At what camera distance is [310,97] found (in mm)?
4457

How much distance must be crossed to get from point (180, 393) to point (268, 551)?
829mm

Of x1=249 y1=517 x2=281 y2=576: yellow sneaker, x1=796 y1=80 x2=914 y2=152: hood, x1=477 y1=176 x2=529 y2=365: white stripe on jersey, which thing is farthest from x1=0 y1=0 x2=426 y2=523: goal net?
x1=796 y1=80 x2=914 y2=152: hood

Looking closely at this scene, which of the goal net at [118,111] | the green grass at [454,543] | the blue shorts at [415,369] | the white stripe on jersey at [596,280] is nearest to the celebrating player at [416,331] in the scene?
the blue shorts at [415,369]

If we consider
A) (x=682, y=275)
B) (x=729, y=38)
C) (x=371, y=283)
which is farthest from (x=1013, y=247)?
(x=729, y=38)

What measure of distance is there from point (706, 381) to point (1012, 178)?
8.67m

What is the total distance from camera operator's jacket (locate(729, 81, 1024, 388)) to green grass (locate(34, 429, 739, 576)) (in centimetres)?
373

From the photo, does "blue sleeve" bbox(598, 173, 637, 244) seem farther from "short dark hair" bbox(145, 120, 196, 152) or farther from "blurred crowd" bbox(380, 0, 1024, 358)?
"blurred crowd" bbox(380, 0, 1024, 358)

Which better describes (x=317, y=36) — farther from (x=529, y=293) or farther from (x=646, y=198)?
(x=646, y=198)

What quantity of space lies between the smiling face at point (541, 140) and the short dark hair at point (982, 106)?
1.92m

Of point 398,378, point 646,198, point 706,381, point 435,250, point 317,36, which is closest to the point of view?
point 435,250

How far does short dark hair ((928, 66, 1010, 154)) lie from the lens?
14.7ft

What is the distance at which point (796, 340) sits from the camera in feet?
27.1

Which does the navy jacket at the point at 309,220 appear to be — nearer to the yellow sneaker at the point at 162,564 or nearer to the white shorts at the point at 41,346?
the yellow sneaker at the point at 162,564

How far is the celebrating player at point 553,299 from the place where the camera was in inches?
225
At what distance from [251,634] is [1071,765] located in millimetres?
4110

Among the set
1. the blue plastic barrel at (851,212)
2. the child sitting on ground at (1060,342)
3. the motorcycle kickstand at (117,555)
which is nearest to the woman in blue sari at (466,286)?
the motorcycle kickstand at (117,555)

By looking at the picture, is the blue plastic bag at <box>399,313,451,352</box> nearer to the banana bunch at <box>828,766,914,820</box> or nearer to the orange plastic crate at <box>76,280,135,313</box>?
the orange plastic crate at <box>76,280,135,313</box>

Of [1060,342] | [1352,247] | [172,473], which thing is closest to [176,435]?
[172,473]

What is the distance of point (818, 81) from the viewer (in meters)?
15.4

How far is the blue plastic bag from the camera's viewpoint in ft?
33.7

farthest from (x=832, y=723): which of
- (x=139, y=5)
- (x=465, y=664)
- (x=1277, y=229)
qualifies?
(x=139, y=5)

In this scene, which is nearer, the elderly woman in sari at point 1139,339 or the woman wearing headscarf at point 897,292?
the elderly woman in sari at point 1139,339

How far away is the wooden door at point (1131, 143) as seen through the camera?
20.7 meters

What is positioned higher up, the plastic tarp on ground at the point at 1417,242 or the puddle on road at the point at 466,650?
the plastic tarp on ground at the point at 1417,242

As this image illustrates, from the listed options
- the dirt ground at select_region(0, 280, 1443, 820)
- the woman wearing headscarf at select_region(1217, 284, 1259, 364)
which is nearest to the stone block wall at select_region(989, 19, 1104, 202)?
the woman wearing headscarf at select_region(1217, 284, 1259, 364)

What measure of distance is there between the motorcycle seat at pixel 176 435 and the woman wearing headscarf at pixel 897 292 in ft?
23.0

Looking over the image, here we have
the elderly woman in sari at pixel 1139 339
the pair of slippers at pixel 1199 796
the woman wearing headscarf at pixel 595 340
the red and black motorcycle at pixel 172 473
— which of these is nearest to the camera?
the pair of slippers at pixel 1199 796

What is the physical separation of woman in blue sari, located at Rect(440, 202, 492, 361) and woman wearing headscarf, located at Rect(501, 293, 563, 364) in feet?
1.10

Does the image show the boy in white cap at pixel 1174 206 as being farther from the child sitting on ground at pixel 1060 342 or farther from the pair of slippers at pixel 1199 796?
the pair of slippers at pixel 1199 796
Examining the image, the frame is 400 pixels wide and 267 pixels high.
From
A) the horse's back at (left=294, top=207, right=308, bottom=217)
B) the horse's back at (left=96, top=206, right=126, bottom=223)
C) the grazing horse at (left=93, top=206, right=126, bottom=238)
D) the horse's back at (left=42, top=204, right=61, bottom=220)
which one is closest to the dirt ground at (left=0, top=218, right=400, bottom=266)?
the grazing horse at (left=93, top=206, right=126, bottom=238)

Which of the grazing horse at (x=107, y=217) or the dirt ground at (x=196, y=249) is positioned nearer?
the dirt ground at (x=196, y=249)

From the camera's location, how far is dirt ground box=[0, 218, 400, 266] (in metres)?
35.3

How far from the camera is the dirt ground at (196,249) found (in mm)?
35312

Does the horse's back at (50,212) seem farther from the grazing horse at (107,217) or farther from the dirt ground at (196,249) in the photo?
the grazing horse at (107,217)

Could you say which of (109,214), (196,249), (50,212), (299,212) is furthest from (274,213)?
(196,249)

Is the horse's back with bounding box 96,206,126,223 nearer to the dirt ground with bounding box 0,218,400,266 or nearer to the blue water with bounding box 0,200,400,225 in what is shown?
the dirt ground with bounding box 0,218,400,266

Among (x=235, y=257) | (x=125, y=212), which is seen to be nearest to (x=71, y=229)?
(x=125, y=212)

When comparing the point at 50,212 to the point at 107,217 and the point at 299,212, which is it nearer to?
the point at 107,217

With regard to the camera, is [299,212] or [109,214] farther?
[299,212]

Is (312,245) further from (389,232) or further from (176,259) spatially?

**WHAT TO WORK ON**
Copy out all of the records shown above exactly.

**RESULT BELOW**
At what camera distance is [310,97] found (in mm)?
4457

How much distance must be crossed to get from point (180, 393) to point (268, 551)?
829mm

Of x1=249 y1=517 x2=281 y2=576: yellow sneaker, x1=796 y1=80 x2=914 y2=152: hood, x1=477 y1=176 x2=529 y2=365: white stripe on jersey, which thing is farthest from x1=0 y1=0 x2=426 y2=523: goal net?
x1=796 y1=80 x2=914 y2=152: hood

Looking closely at this scene, which of the goal net at [118,111] | the green grass at [454,543] | the blue shorts at [415,369] | the white stripe on jersey at [596,280] is nearest to the celebrating player at [416,331] in the scene?
the blue shorts at [415,369]

If we consider
A) (x=682, y=275)
B) (x=729, y=38)
C) (x=371, y=283)
which is farthest from (x=1013, y=247)?
(x=729, y=38)

What measure of distance is there from point (706, 381) to point (1012, 178)?
8.67m

What is the total distance from camera operator's jacket (locate(729, 81, 1024, 388)) to green grass (locate(34, 429, 739, 576)) (in centimetres)?
373

From the photo, does "blue sleeve" bbox(598, 173, 637, 244) seem farther from "short dark hair" bbox(145, 120, 196, 152) or farther from "blurred crowd" bbox(380, 0, 1024, 358)?
"blurred crowd" bbox(380, 0, 1024, 358)

Which better describes (x=317, y=36) — farther from (x=529, y=293) or farther from (x=646, y=198)?
(x=646, y=198)

What quantity of space lies between the smiling face at point (541, 140) and the short dark hair at point (982, 106)?
1.92m

Of point 398,378, point 646,198, point 706,381, point 435,250, point 317,36, which is closest to the point of view?
point 435,250

How far does short dark hair ((928, 66, 1010, 154)) lie from the lens?
14.7ft

What is the distance at which point (796, 340) sits from the camera in feet?
27.1

Which does the navy jacket at the point at 309,220 appear to be — nearer to the yellow sneaker at the point at 162,564 or nearer to the white shorts at the point at 41,346?
the yellow sneaker at the point at 162,564

How far is the celebrating player at point 553,299 from the place where the camera was in inches?
225
At what distance from [251,634] is [1071,765] located in millimetres?
4110

Among the set
1. the blue plastic barrel at (851,212)
2. the child sitting on ground at (1060,342)
3. the motorcycle kickstand at (117,555)
which is nearest to the woman in blue sari at (466,286)?
the motorcycle kickstand at (117,555)

By looking at the picture, is the blue plastic bag at <box>399,313,451,352</box> nearer to the banana bunch at <box>828,766,914,820</box> or nearer to the orange plastic crate at <box>76,280,135,313</box>?
the orange plastic crate at <box>76,280,135,313</box>

Of [1060,342] | [1352,247] | [172,473], which thing is closest to [176,435]?
[172,473]

What is the distance of point (818, 81) from the viewer (in meters)?
15.4

How far is the blue plastic bag from the camera's viewpoint in ft?
33.7

farthest from (x=832, y=723): which of
- (x=139, y=5)
- (x=465, y=664)
- (x=1277, y=229)
qualifies?
(x=139, y=5)

In this scene, which is nearer, the elderly woman in sari at point 1139,339 or the woman wearing headscarf at point 897,292?
the elderly woman in sari at point 1139,339

How far away is the wooden door at point (1131, 143) as seen through the camera?
20.7 meters

What is positioned higher up, the plastic tarp on ground at the point at 1417,242 or the puddle on road at the point at 466,650?
the plastic tarp on ground at the point at 1417,242

As this image illustrates, from the listed options
- the dirt ground at select_region(0, 280, 1443, 820)
- the woman wearing headscarf at select_region(1217, 284, 1259, 364)
which is nearest to the stone block wall at select_region(989, 19, 1104, 202)?
the woman wearing headscarf at select_region(1217, 284, 1259, 364)

What measure of distance is there between the motorcycle seat at pixel 176 435 and the woman wearing headscarf at pixel 897 292 in ft?
23.0

Looking over the image, here we have
the elderly woman in sari at pixel 1139 339
the pair of slippers at pixel 1199 796
the woman wearing headscarf at pixel 595 340
the red and black motorcycle at pixel 172 473
— which of these is nearest to the camera?
the pair of slippers at pixel 1199 796

What is the physical separation of woman in blue sari, located at Rect(440, 202, 492, 361) and woman wearing headscarf, located at Rect(501, 293, 563, 364) in feet?
1.10

Does the image show the boy in white cap at pixel 1174 206 as being farther from the child sitting on ground at pixel 1060 342 or farther from the pair of slippers at pixel 1199 796?
the pair of slippers at pixel 1199 796
Examining the image, the frame is 400 pixels wide and 267 pixels high.
From
A) the horse's back at (left=294, top=207, right=308, bottom=217)
B) the horse's back at (left=96, top=206, right=126, bottom=223)
C) the grazing horse at (left=93, top=206, right=126, bottom=238)
D) the horse's back at (left=42, top=204, right=61, bottom=220)
which one is closest to the dirt ground at (left=0, top=218, right=400, bottom=266)?
the grazing horse at (left=93, top=206, right=126, bottom=238)

Which of the grazing horse at (x=107, y=217) or the dirt ground at (x=196, y=249) is positioned nearer?
the dirt ground at (x=196, y=249)

From the camera's location, how far is dirt ground box=[0, 218, 400, 266] (in metres)?
35.3

How far from the camera is the dirt ground at (196,249) found (in mm)?
35312

Does the horse's back at (50,212) seem farther from the grazing horse at (107,217) or farther from the dirt ground at (196,249) in the photo?
the grazing horse at (107,217)

Could you say which of (109,214), (196,249), (50,212), (299,212) is furthest from (274,213)?
(196,249)

Is the horse's back with bounding box 96,206,126,223 nearer to the dirt ground with bounding box 0,218,400,266 or nearer to the blue water with bounding box 0,200,400,225 in what is shown?
the dirt ground with bounding box 0,218,400,266

Among (x=235, y=257) | (x=125, y=212), which is seen to be nearest to (x=71, y=229)?
(x=125, y=212)

When comparing the point at 50,212 to the point at 107,217 and the point at 299,212, which is it nearer to?
the point at 107,217

With regard to the camera, is [299,212] or [109,214] farther?
[299,212]

Is (312,245) further from (389,232) or further from (176,259) spatially?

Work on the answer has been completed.